Sometimes countries proudly double down on successes. Take Saudi Arabia; it drastically reduced its carbon intensity since 2015 through price reforms. It overachieved the 130 million ton of CO2 abatement commitment it had pledged through the UNFCCC, without cheating. It then made public during COP26 that it would move the goal post to 278 million tonnes by 2050, from a more stringent 2019 reference point.
The twist in the story, however, is that it takes carbon to abate carbon. If there is any measurable takeaway from these meetings, is that everyone likes a good international trip; even more if it means saving the planet. Forget Zoom meetings – COP26 was postponed rather than going virtual – complex negotiations require physical presence to iron-out political differences. Hugs and handshakes work deal-making wonders behind closed doors. So much so that over time COP meetings have swollen in size: from about 4,000 delegates at the first COP in Berlin to a peak of nearly 30,000 in Paris in 2015, according to UNFCCC data. The average size of delegations has also increased from eight people at the first five COPs to around 40 at the most recent five. 2015 is when countries began fanfaring their climate targets – or NDCs – which are updated every 5-years. Enthusiasm predictably languishes during sandwiched years.

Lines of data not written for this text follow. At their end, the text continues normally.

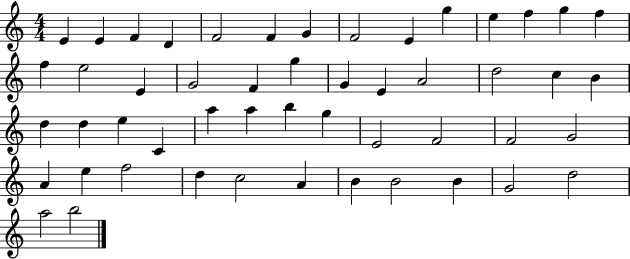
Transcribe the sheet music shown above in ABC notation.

X:1
T:Untitled
M:4/4
L:1/4
K:C
E E F D F2 F G F2 E g e f g f f e2 E G2 F g G E A2 d2 c B d d e C a a b g E2 F2 F2 G2 A e f2 d c2 A B B2 B G2 d2 a2 b2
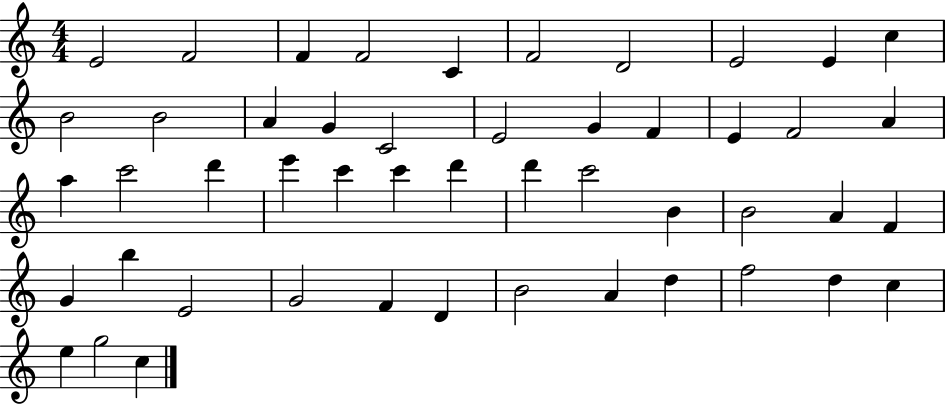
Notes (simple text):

E4/h F4/h F4/q F4/h C4/q F4/h D4/h E4/h E4/q C5/q B4/h B4/h A4/q G4/q C4/h E4/h G4/q F4/q E4/q F4/h A4/q A5/q C6/h D6/q E6/q C6/q C6/q D6/q D6/q C6/h B4/q B4/h A4/q F4/q G4/q B5/q E4/h G4/h F4/q D4/q B4/h A4/q D5/q F5/h D5/q C5/q E5/q G5/h C5/q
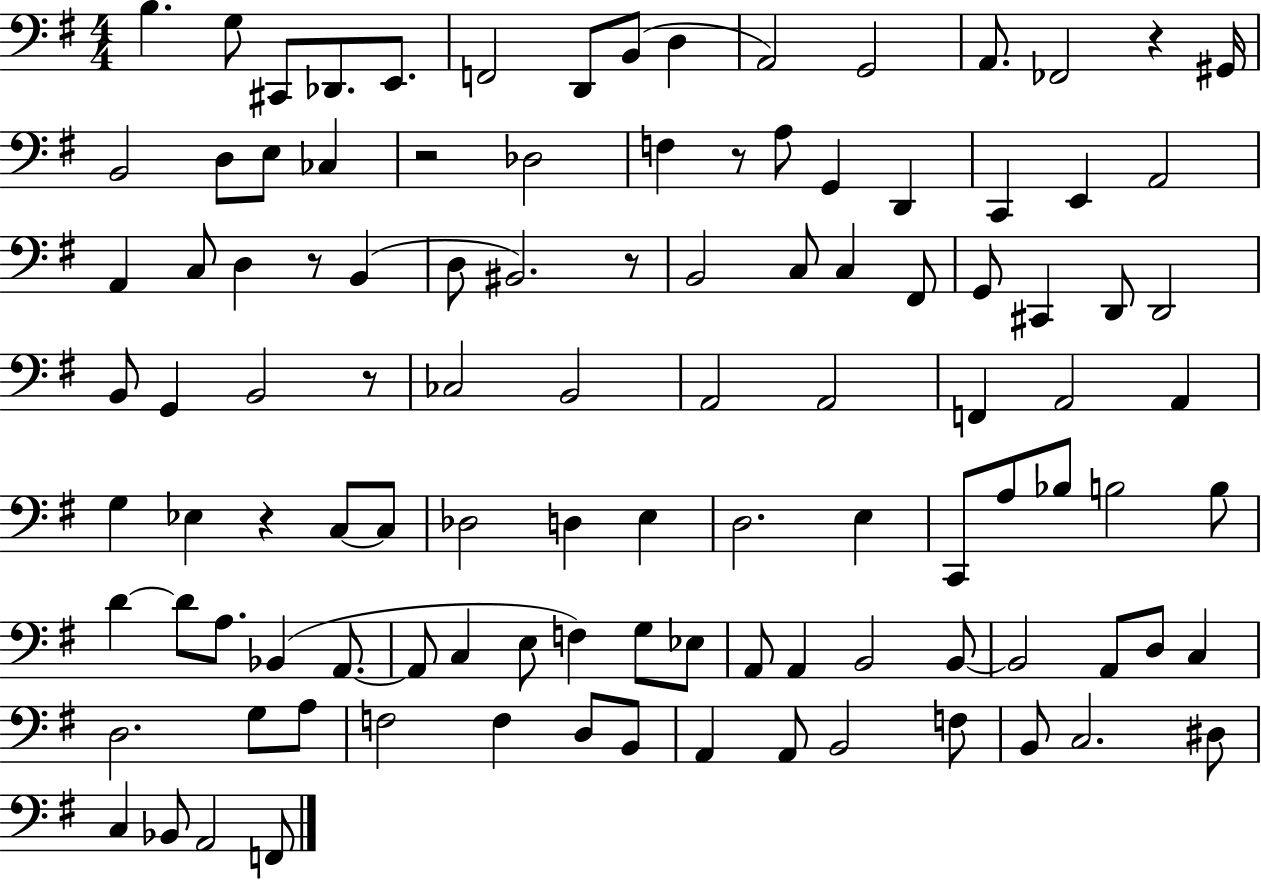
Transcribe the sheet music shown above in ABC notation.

X:1
T:Untitled
M:4/4
L:1/4
K:G
B, G,/2 ^C,,/2 _D,,/2 E,,/2 F,,2 D,,/2 B,,/2 D, A,,2 G,,2 A,,/2 _F,,2 z ^G,,/4 B,,2 D,/2 E,/2 _C, z2 _D,2 F, z/2 A,/2 G,, D,, C,, E,, A,,2 A,, C,/2 D, z/2 B,, D,/2 ^B,,2 z/2 B,,2 C,/2 C, ^F,,/2 G,,/2 ^C,, D,,/2 D,,2 B,,/2 G,, B,,2 z/2 _C,2 B,,2 A,,2 A,,2 F,, A,,2 A,, G, _E, z C,/2 C,/2 _D,2 D, E, D,2 E, C,,/2 A,/2 _B,/2 B,2 B,/2 D D/2 A,/2 _B,, A,,/2 A,,/2 C, E,/2 F, G,/2 _E,/2 A,,/2 A,, B,,2 B,,/2 B,,2 A,,/2 D,/2 C, D,2 G,/2 A,/2 F,2 F, D,/2 B,,/2 A,, A,,/2 B,,2 F,/2 B,,/2 C,2 ^D,/2 C, _B,,/2 A,,2 F,,/2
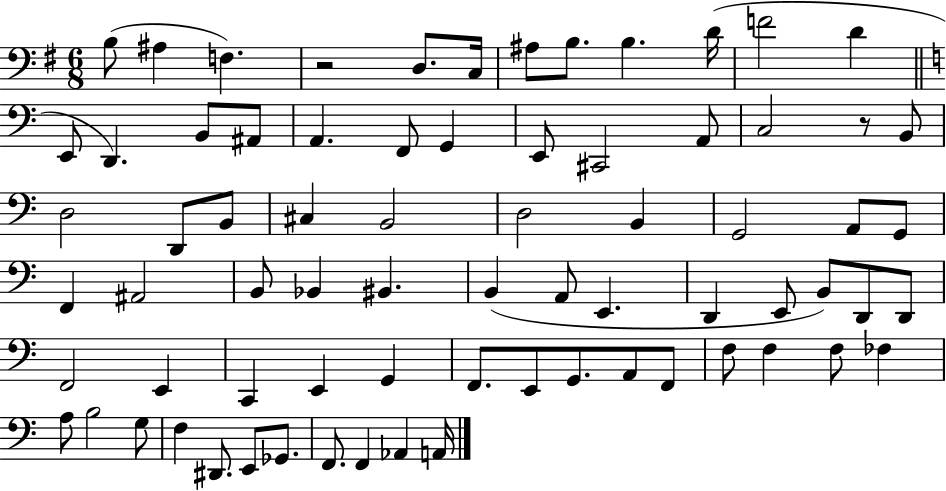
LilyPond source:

{
  \clef bass
  \numericTimeSignature
  \time 6/8
  \key g \major
  \repeat volta 2 { b8( ais4 f4.) | r2 d8. c16 | ais8 b8. b4. d'16( | f'2 d'4 | \break \bar "||" \break \key c \major e,8 d,4.) b,8 ais,8 | a,4. f,8 g,4 | e,8 cis,2 a,8 | c2 r8 b,8 | \break d2 d,8 b,8 | cis4 b,2 | d2 b,4 | g,2 a,8 g,8 | \break f,4 ais,2 | b,8 bes,4 bis,4. | b,4( a,8 e,4. | d,4 e,8 b,8) d,8 d,8 | \break f,2 e,4 | c,4 e,4 g,4 | f,8. e,8 g,8. a,8 f,8 | f8 f4 f8 fes4 | \break a8 b2 g8 | f4 dis,8. e,8 ges,8. | f,8. f,4 aes,4 a,16 | } \bar "|."
}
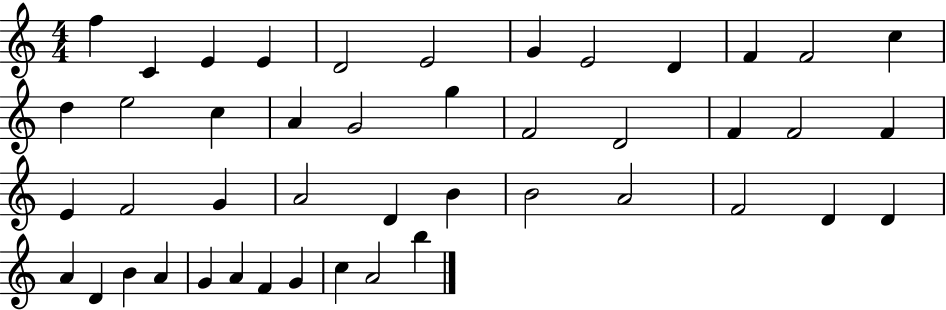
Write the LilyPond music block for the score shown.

{
  \clef treble
  \numericTimeSignature
  \time 4/4
  \key c \major
  f''4 c'4 e'4 e'4 | d'2 e'2 | g'4 e'2 d'4 | f'4 f'2 c''4 | \break d''4 e''2 c''4 | a'4 g'2 g''4 | f'2 d'2 | f'4 f'2 f'4 | \break e'4 f'2 g'4 | a'2 d'4 b'4 | b'2 a'2 | f'2 d'4 d'4 | \break a'4 d'4 b'4 a'4 | g'4 a'4 f'4 g'4 | c''4 a'2 b''4 | \bar "|."
}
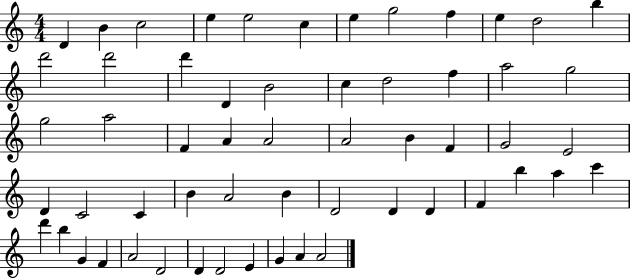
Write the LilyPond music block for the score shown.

{
  \clef treble
  \numericTimeSignature
  \time 4/4
  \key c \major
  d'4 b'4 c''2 | e''4 e''2 c''4 | e''4 g''2 f''4 | e''4 d''2 b''4 | \break d'''2 d'''2 | d'''4 d'4 b'2 | c''4 d''2 f''4 | a''2 g''2 | \break g''2 a''2 | f'4 a'4 a'2 | a'2 b'4 f'4 | g'2 e'2 | \break d'4 c'2 c'4 | b'4 a'2 b'4 | d'2 d'4 d'4 | f'4 b''4 a''4 c'''4 | \break d'''4 b''4 g'4 f'4 | a'2 d'2 | d'4 d'2 e'4 | g'4 a'4 a'2 | \break \bar "|."
}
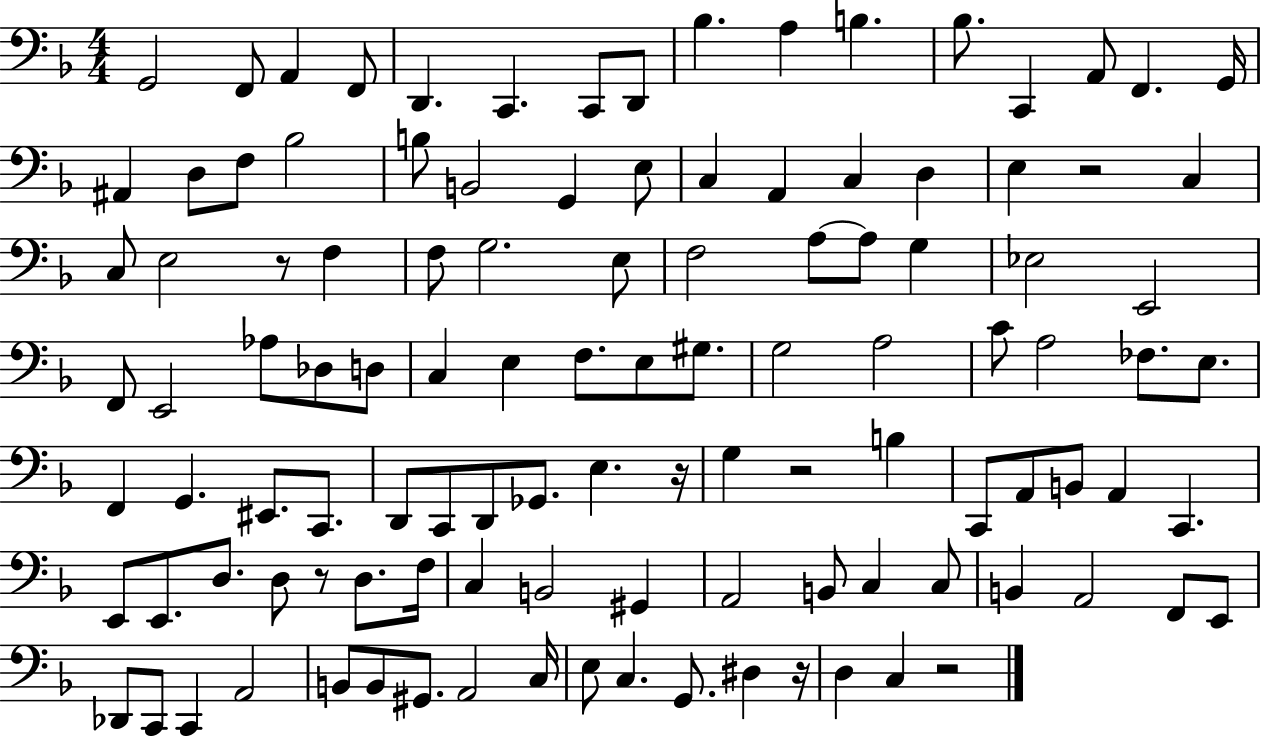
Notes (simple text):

G2/h F2/e A2/q F2/e D2/q. C2/q. C2/e D2/e Bb3/q. A3/q B3/q. Bb3/e. C2/q A2/e F2/q. G2/s A#2/q D3/e F3/e Bb3/h B3/e B2/h G2/q E3/e C3/q A2/q C3/q D3/q E3/q R/h C3/q C3/e E3/h R/e F3/q F3/e G3/h. E3/e F3/h A3/e A3/e G3/q Eb3/h E2/h F2/e E2/h Ab3/e Db3/e D3/e C3/q E3/q F3/e. E3/e G#3/e. G3/h A3/h C4/e A3/h FES3/e. E3/e. F2/q G2/q. EIS2/e. C2/e. D2/e C2/e D2/e Gb2/e. E3/q. R/s G3/q R/h B3/q C2/e A2/e B2/e A2/q C2/q. E2/e E2/e. D3/e. D3/e R/e D3/e. F3/s C3/q B2/h G#2/q A2/h B2/e C3/q C3/e B2/q A2/h F2/e E2/e Db2/e C2/e C2/q A2/h B2/e B2/e G#2/e. A2/h C3/s E3/e C3/q. G2/e. D#3/q R/s D3/q C3/q R/h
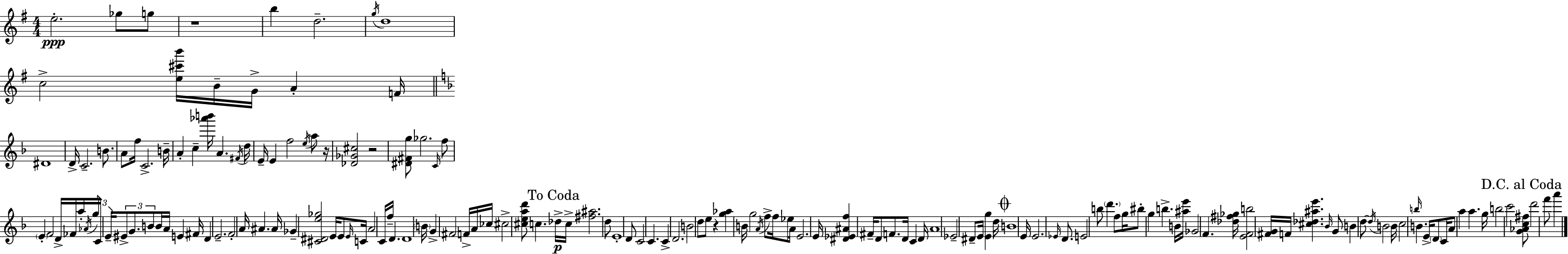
E5/h. Gb5/e G5/e R/w B5/q D5/h. G5/s D5/w C5/h [E5,C#6,B6]/s B4/s G4/s A4/q F4/s D#4/w D4/s C4/h. B4/e. A4/e F5/s C4/h. B4/s A4/q C5/q [Ab6,B6]/s A4/q. F#4/s D5/s E4/s E4/q F5/h E5/s A5/e R/s [Db4,Gb4,C#5]/h R/h [D#4,F#4,G5]/e Gb5/h. C4/s F5/e E4/q F4/h D4/s FES4/s A5/s Ab4/s G5/s C4/s E4/s EIS4/e G4/e. B4/e B4/s A4/s E4/q F#4/s D4/q E4/h. F4/h A4/s A#4/q. A#4/s Gb4/q [C#4,D#4,E5,Gb5]/h E4/s E4/e E4/s C4/s A4/h C4/s F5/s D4/q. D4/w B4/s G4/q F#4/h F4/s A4/s CES5/s C#5/h [C#5,E5,A5,D6]/e C5/q. Db5/s C5/s [F#5,A#5]/h. D5/e E4/w D4/e C4/h C4/q. C4/q D4/h. B4/h D5/e E5/e R/q [G5,Ab5]/q B4/s G5/h A4/s F5/e F5/s Eb5/e A4/s E4/h. E4/s [D#4,Eb4,A#4,F5]/q F#4/s D4/e F4/e. D4/s C4/q D4/s A4/w Eb4/h D#4/e E4/s [E4,G5]/q D5/s B4/w E4/s E4/h. Eb4/s D4/e. E4/h B5/e D6/q. F5/e G5/s BIS5/e G5/q B5/q. B4/s [A#5,E6]/s Gb4/h F4/q. [Db5,F#5,Gb5]/s [E4,F4,B5]/h [F#4,G4]/s F4/s [C#5,Db5,A#5,E6]/q. Bb4/s G4/e B4/q D5/e D5/s B4/h B4/s C5/h B5/s B4/q. E4/s D4/e C4/s A4/e A5/q A5/q. G5/s B5/h C6/h [G4,Ab4,C5,F#5]/e D6/h F6/e A6/q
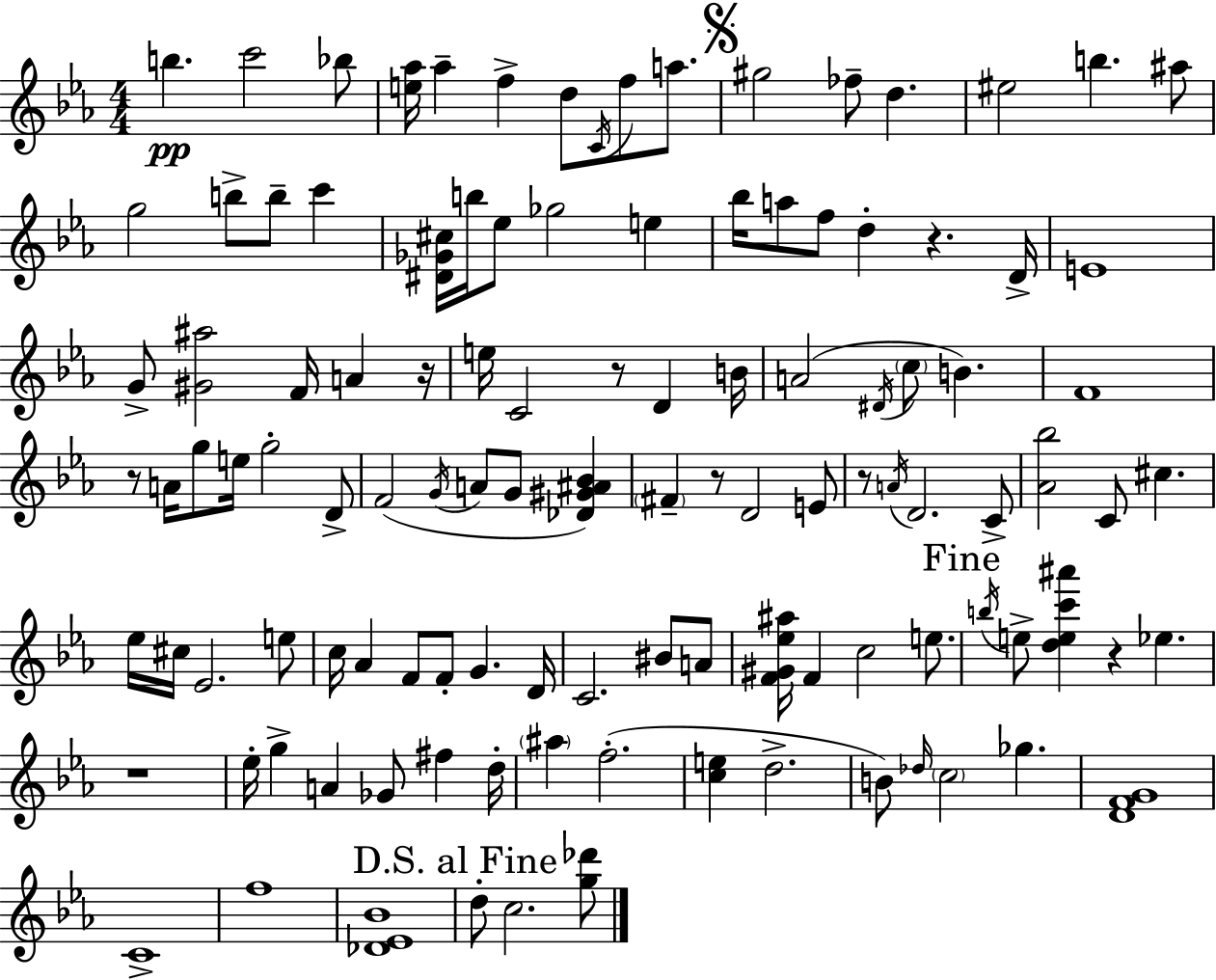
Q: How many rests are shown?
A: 8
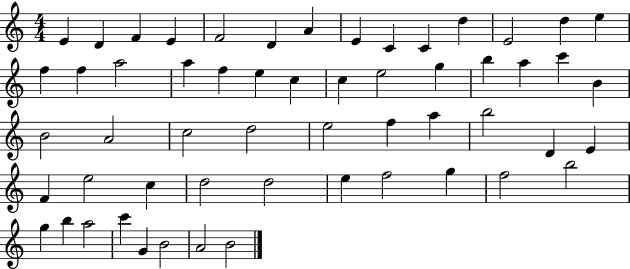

All this rendezvous comes at an environmental cost – CO2 in this case. Let’s just look at estimated flight emissions: based on the MyClimate.org flight carbon calculator, COP-21 total airmiles of participants (delegates, press, etc.) produced more or less a record setting 112 thousand tonnes of CO2 – roughly 3.7 tonnes of CO2 per participant. For those of you nurtured with GHG-equivalences, the US EPA delights us with these: 24 thousand cars driven for a year, or 13.6 billion smartphones being recharged at once. Offsets are challenging too: 137 thousand acres of forest, or 3.8 million incandescent lightbulbs switching to LED.
Ironically, the greater the good intentions the greater the event’s emissions; it’s one of the costs for going green. In line with this trend, 2021 will likely be the next record setting year for COP traveling; but in consolation we can be hopeful that the more people discuss, the more the world can improve.